→ Tarefas obrigatórias:
a. Transcreva sem alterações o trecho do texto sobre o filme Cemitério das Âncoras que começa nas palavras "Por outro lado, estes" e termina após "para o pessoal.".
b. No texto sobre o filme Cemitério das Âncoras, quais são todos os aspetos apontados como o lado mais obscuro da pesca?

→ Documento de origem:
++++++++++

Associando-se intimamente à construção do território costeiro e à constituição de parte da materialidade que integra a sua paisagem, a actividade pesqueira é observada em Cemitério das Âncoras através de uma experiência contemplativa sobre a natureza marítima, a expressão escultórica dos objectos pesqueiros ou os movimentos gestuais e corporais envolvidos neste ofício. Através de um conjunto de planos imóveis, a câmara fixa as paisagens de diferentes locais ao longo da costa portuguesa, ao mesmo tempo que capta diversos pormenores como redes de pesca ou pequenas embarcações que, moldadas e esculpidas pelo tempo, relevam um valor simbólico e memorial ligado a estes objectos. Esta correspondência, entre a intemporalidade da natureza e a temporalidade da materialidade ligada à pesca, é acompanhada no filme pelos relatos orais de pescadores e outras pessoas ligadas à pesca, que se expressam frequentemente através de frases elípticas e breves que não adivinhamos como começaram ou como irão terminar. Estas narrativas orais manifestam diversos aspectos que compõem as percepções sociais, económicas e culturais de quem trabalha com a pesca, como as denúncias às más práticas laborais, o aprendizado adquirido e herdado, a marcação das diferenças e semelhanças regionais, ou a organização das representações e conhecimentos plurais do “saber-fazer” piscatório.

No entanto, Cemitério das Âncoras é um igual reflexo do lado mais obscuro da pesca: o trabalho árduo, as mudanças nocivas da era de capitalismo, as alterações ambientais, a diminuição dos recursos da pesca, o desaparecimento de diversas artes artesanais em resultado da perda de rentabilidade e das múltiplas inovações tecnológicas de motorização e mecanização das operações piscatórias.

Por outro lado, estes diversos entrevistados nunca são praticamente figurados no filme, enquadrando-se dentro de uma estratégia discursiva de supressão da identificação de quem fala, que se compatibilizada com a forma como os locais são filmados, dado que o reconhecimento dos lugares se dá apenas por pequenos vestígios ligados ao nome dos barcos ou às particularidades de certas paisagens. Este exercício de imagens, onde nada é imediatamente dado, produz uma espécie de representação ecuménica da actividade piscatória, que remete a algo mais universal e colectivo, que pode vir do pessoal para o todo ou do todo para o pessoal.

++++++++++

→ Linhas de dados:
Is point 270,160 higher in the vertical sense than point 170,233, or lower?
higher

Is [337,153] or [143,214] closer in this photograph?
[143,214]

++++++++++

→ Soluções abaixo:
a.
Por outro lado, estes diversos entrevistados nunca são praticamente figurados no filme, enquadrando-se dentro de uma estratégia discursiva de supressão da identificação de quem fala, que se compatibilizada com a forma como os locais são filmados, dado que o reconhecimento dos lugares se dá apenas por pequenos vestígios ligados ao nome dos barcos ou às particularidades de certas paisagens. Este exercício de imagens, onde nada é imediatamente dado, produz uma espécie de representação ecuménica da actividade piscatória, que remete a algo mais universal e colectivo, que pode vir do pessoal para o todo ou do todo para o pessoal.

b.
- o trabalho árduo
- as mudanças nocivas da era de capitalismo
- as alterações ambientais
- a diminuição dos recursos da pesca
- o desaparecimento de diversas artes artesanais em resultado da perda de rentabilidade e das múltiplas inovações tecnológicas de motorização e mecanização das operações piscatórias